● Exercise: Put the entries from the line with "Considering what this" to the line with "5. the long wooden desk at (339,420)", both included, into a JSON list of strings with one string per line and no blank lines. Leave the pictures out.

....................

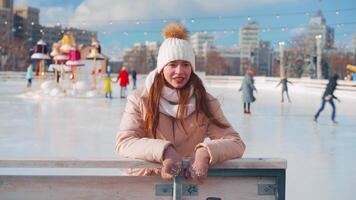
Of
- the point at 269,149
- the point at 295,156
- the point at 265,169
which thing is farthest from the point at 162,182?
the point at 269,149

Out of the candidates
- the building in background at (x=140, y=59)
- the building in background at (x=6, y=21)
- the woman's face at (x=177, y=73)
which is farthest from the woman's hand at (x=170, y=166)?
the building in background at (x=140, y=59)

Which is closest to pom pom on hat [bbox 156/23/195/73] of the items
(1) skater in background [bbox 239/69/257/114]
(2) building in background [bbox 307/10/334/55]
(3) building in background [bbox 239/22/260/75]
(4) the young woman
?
(4) the young woman

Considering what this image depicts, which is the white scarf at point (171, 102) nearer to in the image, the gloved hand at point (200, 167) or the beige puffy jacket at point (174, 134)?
the beige puffy jacket at point (174, 134)

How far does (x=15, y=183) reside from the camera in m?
1.65

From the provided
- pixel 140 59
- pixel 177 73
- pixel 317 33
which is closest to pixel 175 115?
pixel 177 73

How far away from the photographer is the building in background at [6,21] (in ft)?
179

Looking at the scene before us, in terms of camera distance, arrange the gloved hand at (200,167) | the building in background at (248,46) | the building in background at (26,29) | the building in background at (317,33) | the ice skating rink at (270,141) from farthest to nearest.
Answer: the building in background at (248,46)
the building in background at (26,29)
the building in background at (317,33)
the ice skating rink at (270,141)
the gloved hand at (200,167)

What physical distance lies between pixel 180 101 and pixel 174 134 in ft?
0.44

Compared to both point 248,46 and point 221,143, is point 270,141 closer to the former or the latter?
Answer: point 221,143

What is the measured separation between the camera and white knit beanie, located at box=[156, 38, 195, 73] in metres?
1.88

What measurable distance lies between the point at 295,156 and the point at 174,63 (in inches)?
167

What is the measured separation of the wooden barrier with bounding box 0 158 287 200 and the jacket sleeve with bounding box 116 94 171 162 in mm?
45

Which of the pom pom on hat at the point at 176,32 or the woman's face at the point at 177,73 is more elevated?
the pom pom on hat at the point at 176,32

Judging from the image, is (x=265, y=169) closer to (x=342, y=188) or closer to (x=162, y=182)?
(x=162, y=182)
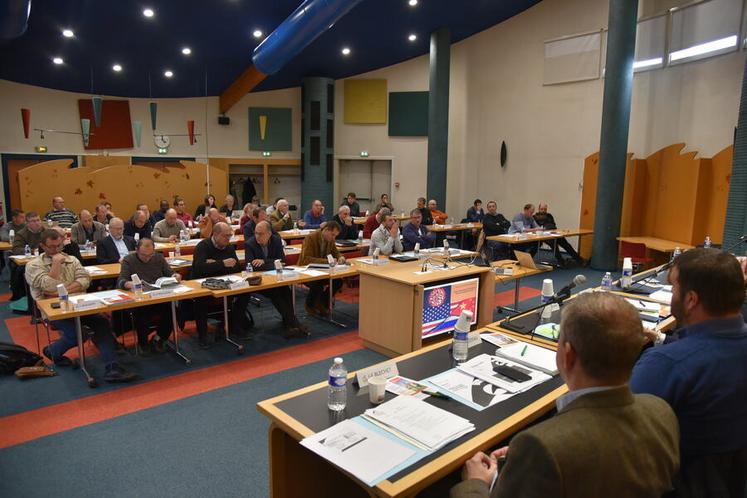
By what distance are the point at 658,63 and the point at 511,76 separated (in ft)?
11.3

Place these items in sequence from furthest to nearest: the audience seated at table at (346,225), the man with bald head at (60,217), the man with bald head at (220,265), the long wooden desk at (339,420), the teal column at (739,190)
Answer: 1. the man with bald head at (60,217)
2. the audience seated at table at (346,225)
3. the teal column at (739,190)
4. the man with bald head at (220,265)
5. the long wooden desk at (339,420)

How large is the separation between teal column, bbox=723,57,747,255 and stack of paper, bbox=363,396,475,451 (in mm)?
6197

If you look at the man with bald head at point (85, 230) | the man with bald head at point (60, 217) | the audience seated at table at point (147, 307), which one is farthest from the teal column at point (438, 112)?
the audience seated at table at point (147, 307)

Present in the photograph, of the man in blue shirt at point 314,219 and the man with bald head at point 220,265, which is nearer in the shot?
the man with bald head at point 220,265

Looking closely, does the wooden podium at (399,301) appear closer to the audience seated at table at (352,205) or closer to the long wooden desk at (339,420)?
the long wooden desk at (339,420)

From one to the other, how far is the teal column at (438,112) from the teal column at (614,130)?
3888mm

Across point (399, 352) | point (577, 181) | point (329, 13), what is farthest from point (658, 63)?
point (399, 352)

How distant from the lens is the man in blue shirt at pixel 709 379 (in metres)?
1.70

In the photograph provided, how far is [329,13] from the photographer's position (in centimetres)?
636

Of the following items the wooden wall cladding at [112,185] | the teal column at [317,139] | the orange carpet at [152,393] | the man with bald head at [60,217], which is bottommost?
the orange carpet at [152,393]

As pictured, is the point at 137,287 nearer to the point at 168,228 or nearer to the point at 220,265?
the point at 220,265

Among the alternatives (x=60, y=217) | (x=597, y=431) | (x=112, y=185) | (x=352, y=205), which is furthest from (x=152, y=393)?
(x=352, y=205)

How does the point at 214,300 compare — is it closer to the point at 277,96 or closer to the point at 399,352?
the point at 399,352

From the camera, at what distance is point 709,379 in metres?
1.69
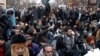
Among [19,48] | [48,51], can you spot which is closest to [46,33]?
[48,51]

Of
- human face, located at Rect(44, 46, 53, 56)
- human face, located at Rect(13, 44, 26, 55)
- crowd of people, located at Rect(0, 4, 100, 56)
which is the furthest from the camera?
crowd of people, located at Rect(0, 4, 100, 56)

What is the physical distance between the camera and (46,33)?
1193 centimetres

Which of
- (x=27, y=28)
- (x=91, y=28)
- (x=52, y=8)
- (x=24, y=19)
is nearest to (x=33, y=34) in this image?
(x=27, y=28)

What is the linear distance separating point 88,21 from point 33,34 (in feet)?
23.2

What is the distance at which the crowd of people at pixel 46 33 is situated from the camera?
915 centimetres

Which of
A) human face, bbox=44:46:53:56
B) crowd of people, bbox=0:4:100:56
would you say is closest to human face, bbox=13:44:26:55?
crowd of people, bbox=0:4:100:56

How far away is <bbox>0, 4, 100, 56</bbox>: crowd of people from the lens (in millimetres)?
9148

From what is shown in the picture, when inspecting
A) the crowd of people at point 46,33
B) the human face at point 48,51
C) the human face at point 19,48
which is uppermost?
the human face at point 19,48

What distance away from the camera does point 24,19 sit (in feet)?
48.9

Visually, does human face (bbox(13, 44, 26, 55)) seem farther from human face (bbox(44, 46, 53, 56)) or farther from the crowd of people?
human face (bbox(44, 46, 53, 56))

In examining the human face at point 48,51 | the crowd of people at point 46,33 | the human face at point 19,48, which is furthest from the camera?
the crowd of people at point 46,33

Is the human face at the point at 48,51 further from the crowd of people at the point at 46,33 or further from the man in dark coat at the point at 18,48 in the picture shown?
the man in dark coat at the point at 18,48

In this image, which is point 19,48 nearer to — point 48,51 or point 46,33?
point 48,51

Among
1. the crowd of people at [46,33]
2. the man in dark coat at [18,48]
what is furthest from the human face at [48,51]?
the man in dark coat at [18,48]
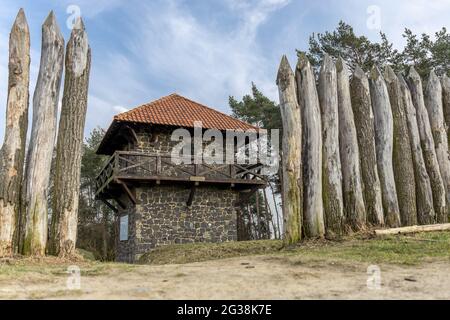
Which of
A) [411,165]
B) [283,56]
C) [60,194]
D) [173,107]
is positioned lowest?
[60,194]

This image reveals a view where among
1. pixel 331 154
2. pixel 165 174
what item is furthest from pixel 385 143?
pixel 165 174

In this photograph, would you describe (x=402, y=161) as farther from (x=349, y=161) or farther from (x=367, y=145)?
(x=349, y=161)

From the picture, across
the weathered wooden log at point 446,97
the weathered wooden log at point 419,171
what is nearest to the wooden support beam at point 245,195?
the weathered wooden log at point 446,97

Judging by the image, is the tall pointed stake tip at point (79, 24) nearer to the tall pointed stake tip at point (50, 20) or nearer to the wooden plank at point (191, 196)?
the tall pointed stake tip at point (50, 20)

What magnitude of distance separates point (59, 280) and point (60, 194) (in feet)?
9.29

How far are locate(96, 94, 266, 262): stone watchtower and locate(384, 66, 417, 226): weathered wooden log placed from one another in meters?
9.00

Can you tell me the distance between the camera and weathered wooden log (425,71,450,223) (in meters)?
9.27

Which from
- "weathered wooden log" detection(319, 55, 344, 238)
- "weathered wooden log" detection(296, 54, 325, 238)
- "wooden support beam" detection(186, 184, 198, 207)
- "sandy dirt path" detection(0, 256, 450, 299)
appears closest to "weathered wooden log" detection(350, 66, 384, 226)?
"weathered wooden log" detection(319, 55, 344, 238)

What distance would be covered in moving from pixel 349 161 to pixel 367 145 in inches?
21.5

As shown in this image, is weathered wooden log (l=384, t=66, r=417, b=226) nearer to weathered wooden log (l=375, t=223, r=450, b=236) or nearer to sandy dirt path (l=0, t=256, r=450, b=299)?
weathered wooden log (l=375, t=223, r=450, b=236)

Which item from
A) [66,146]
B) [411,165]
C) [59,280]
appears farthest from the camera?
[411,165]

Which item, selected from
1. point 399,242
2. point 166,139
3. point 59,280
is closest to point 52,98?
point 59,280

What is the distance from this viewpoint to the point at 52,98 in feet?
25.1
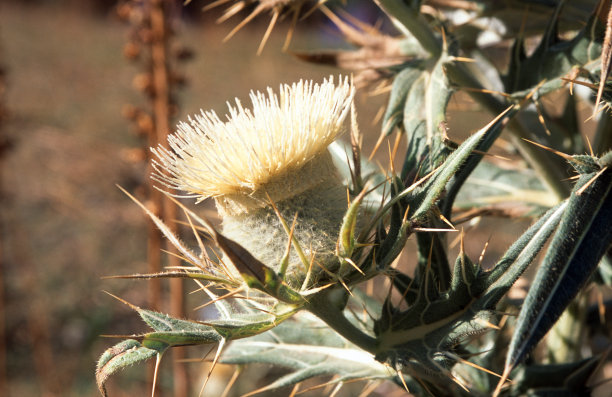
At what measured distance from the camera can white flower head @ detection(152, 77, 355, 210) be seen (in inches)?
44.4

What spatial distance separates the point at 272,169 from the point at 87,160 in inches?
133

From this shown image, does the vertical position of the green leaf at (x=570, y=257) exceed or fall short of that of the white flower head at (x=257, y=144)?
it falls short

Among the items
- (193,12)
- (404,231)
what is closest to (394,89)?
(404,231)

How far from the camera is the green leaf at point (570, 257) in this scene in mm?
907

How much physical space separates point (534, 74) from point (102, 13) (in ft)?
55.8

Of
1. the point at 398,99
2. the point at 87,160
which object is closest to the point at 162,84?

....................

● Output of the exercise:
[
  "Considering what this image depicts, which is the white scarf at point (171, 102) nearer to in the image, the gloved hand at point (200, 167) or the beige puffy jacket at point (174, 134)?",
  "the beige puffy jacket at point (174, 134)",
  "How far does (x=15, y=183) reside from the camera in m?",
  "1.65",
  "From the provided",
  "- pixel 140 59",
  "- pixel 177 73",
  "- pixel 317 33",
  "which is closest to pixel 175 115?",
  "pixel 177 73",
  "How far away from the photographer is the building in background at [6,21] (in ft)?",
  "179",
  "Looking at the scene before us, in terms of camera distance, arrange the gloved hand at (200,167) | the building in background at (248,46) | the building in background at (26,29) | the building in background at (317,33) | the ice skating rink at (270,141) from farthest to nearest.",
  "Answer: the building in background at (248,46)",
  "the building in background at (26,29)",
  "the building in background at (317,33)",
  "the ice skating rink at (270,141)",
  "the gloved hand at (200,167)",
  "What physical distance lies between pixel 180 101 and pixel 174 134 in ft?",
  "0.44",
  "Compared to both point 248,46 and point 221,143, is point 270,141 closer to the former or the latter?",
  "Answer: point 221,143",
  "What is the measured separation between the camera and white knit beanie, located at box=[156, 38, 195, 73] in metres?",
  "1.88",
  "What measurable distance lies between the point at 295,156 and the point at 174,63 (in inches)?",
  "167",
  "What is the measured separation of the wooden barrier with bounding box 0 158 287 200 and the jacket sleeve with bounding box 116 94 171 162 in mm?",
  "45",
  "Which of the pom pom on hat at the point at 176,32 or the woman's face at the point at 177,73 is more elevated?",
  "the pom pom on hat at the point at 176,32",
  "Judging from the image, is (x=265, y=169) closer to (x=342, y=188) or closer to (x=162, y=182)?",
  "(x=162, y=182)",
  "By what distance are the point at 658,63 and the point at 511,76 separated (in ft)?",
  "11.3",
  "Place these items in sequence from furthest to nearest: the audience seated at table at (346,225), the man with bald head at (60,217), the man with bald head at (220,265), the long wooden desk at (339,420), the teal column at (739,190)",
  "Answer: 1. the man with bald head at (60,217)",
  "2. the audience seated at table at (346,225)",
  "3. the teal column at (739,190)",
  "4. the man with bald head at (220,265)",
  "5. the long wooden desk at (339,420)"
]